▸ Study text:
= Beginning of Section =
Lisa Jeanine Findley, who was arrested last August, entered her guilty plea in a Memphis federal court. She previously pleaded not guilty to a two-count indictment – the second count of aggravated identity theft will be dropped. Findley will be sentenced on June 19.

Findley – who used multiple aliases including Lisa Holden, Lisa Howell, Gregory Naussany, Kurt Naussany, Lisa Jeanine Sullins, and Carolyn Williams – posed as three different individuals affiliated with a fictitious private lender named Naussany Investments & Private Lending LLC and claimed Presley’s daughter, the late Lisa-Marie Presley, borrowed $3.8 million in 2018 from Naussany Investments while pledging Graceland as collateral for the loan. After insisting that Presley failed to repay the debt, Findley allegedly fabricated loan documents with forged signatures for Lisa-Marie Presley and a Florida State notary public.

Findley then allegedly filed a false creditor’s claim with the Superior Court of California in Los Angeles, and a fake deed of trust with the Shelby County Register’s Office in Memphis. Findley also allegedly published a fraudulent foreclosure notice in The Commercial Appeal, a Memphis newspaper, announcing that Naussany Investments planned to auction Graceland to the highest bidder last May.
= End of Section =
▸ Information supplied:
= Beginning of Section =
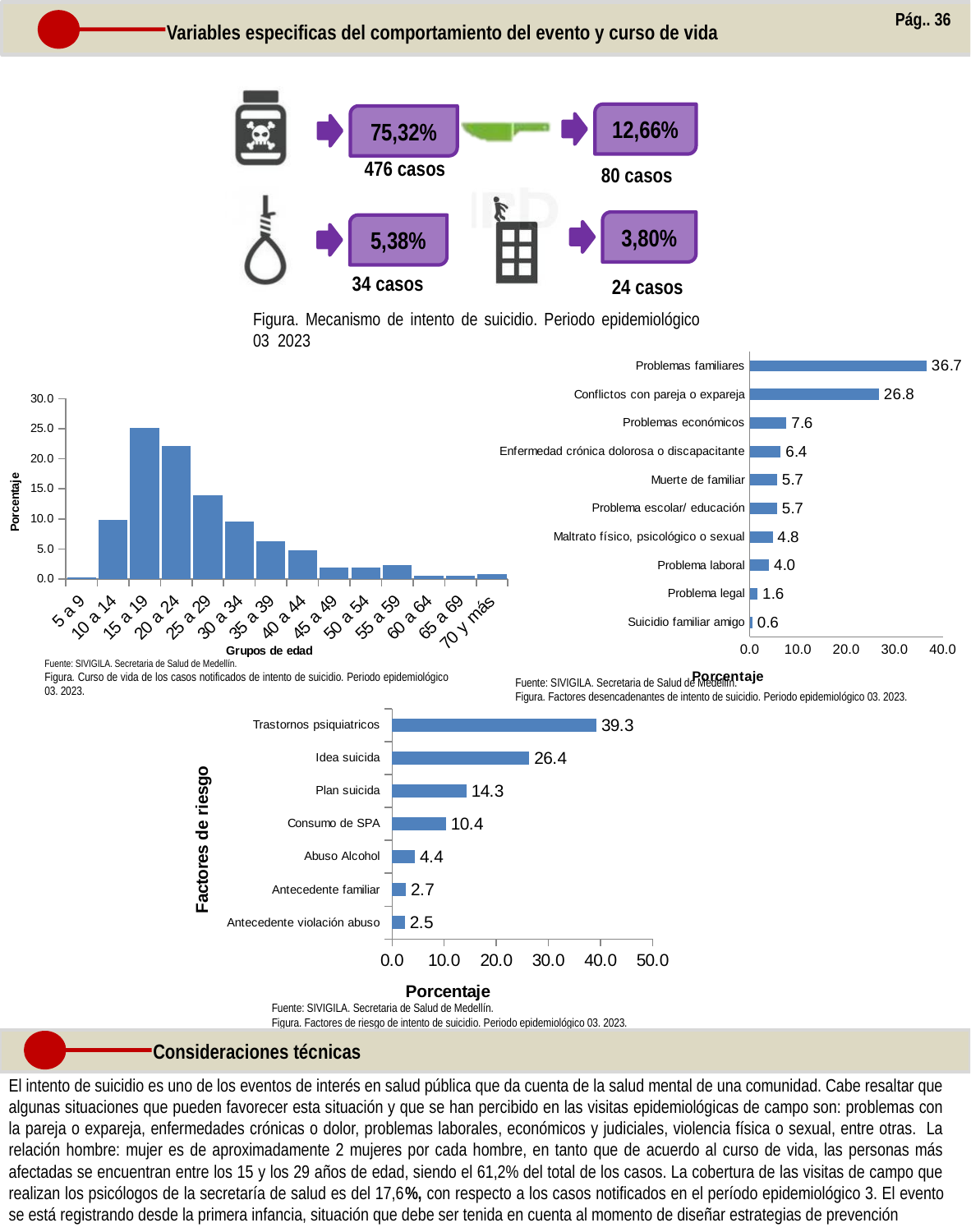
In the 'Factores de riesgo' chart at the bottom, what is the value for Trastornos psiquiatricos? 39.3 In the 'Grupos de edad' chart on the left, is the value for 20 a 24 greater or less than 20.0? greater In the 'Factores desencadenantes' chart on the right, which category has the lowest value? Suicidio familiar amigo In the 'Factores desencadenantes' chart on the right, what is the value for Problema laboral? 4.0 In the 'Factores de riesgo' chart at the bottom, what is the value for Consumo de SPA? 10.4 In the 'Factores desencadenantes' chart on the right, what is the value for Problemas familiares? 36.7 In the 'Factores de riesgo' chart at the bottom, how many categories are shown? 7 In the 'Factores desencadenantes' chart on the right, how many categories are shown? 10 In the 'Grupos de edad' chart on the left, which age group has the highest value? 15 a 19 In the 'Factores de riesgo' chart at the bottom, what is the difference between Idea suicida and Plan suicida? 12.1 In the 'Factores desencadenantes' chart on the right, what is the difference between Problemas familiares and Conflictos con pareja o expareja? 9.9 In the 'Factores de riesgo' chart at the bottom, which is larger: Plan suicida or Abuso Alcohol? Plan suicida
= End of Section =
▸ Request 1: In the text about the Graceland foreclosure scheme, what date is set for Findley's sentencing?
▸ Request 2: Name every alias that the Graceland foreclosure text says Findley used.
▸ Request 3: Carry the text about the Graceland foreclosure scheme forward from its last sentence.

▸ Final answer 1: June 19

▸ Final answer 2: Lisa Holden, Lisa Howell, Gregory Naussany, Kurt Naussany, Lisa Jeanine Sullins, Carolyn Williams

▸ Final answer 3:
When Naussany Investments was sued by Elvis Presley’s family in Tennessee state court as part of an effort to stop the sale of Graceland, Findley allegedly submitted false court filings. But after the scheme attracted global media attention and a judge blocked the auction, Findley allegedly wrote to representatives of the Presley family, the Tennessee state court, and the media to claim falsely that a Nigerian identity thief was responsible for the scheme.

Presley bought the 13.8-acre property in 1957 and died at the estate in 1977; he is buried on its grounds, along with his parents, grandmother, daughter and grandson. Graceland welcomes approximately 600,000 visitors each year, and it was listed in the National Register of Historic Places in 1991 and was named a National Historic Landmark in 2006.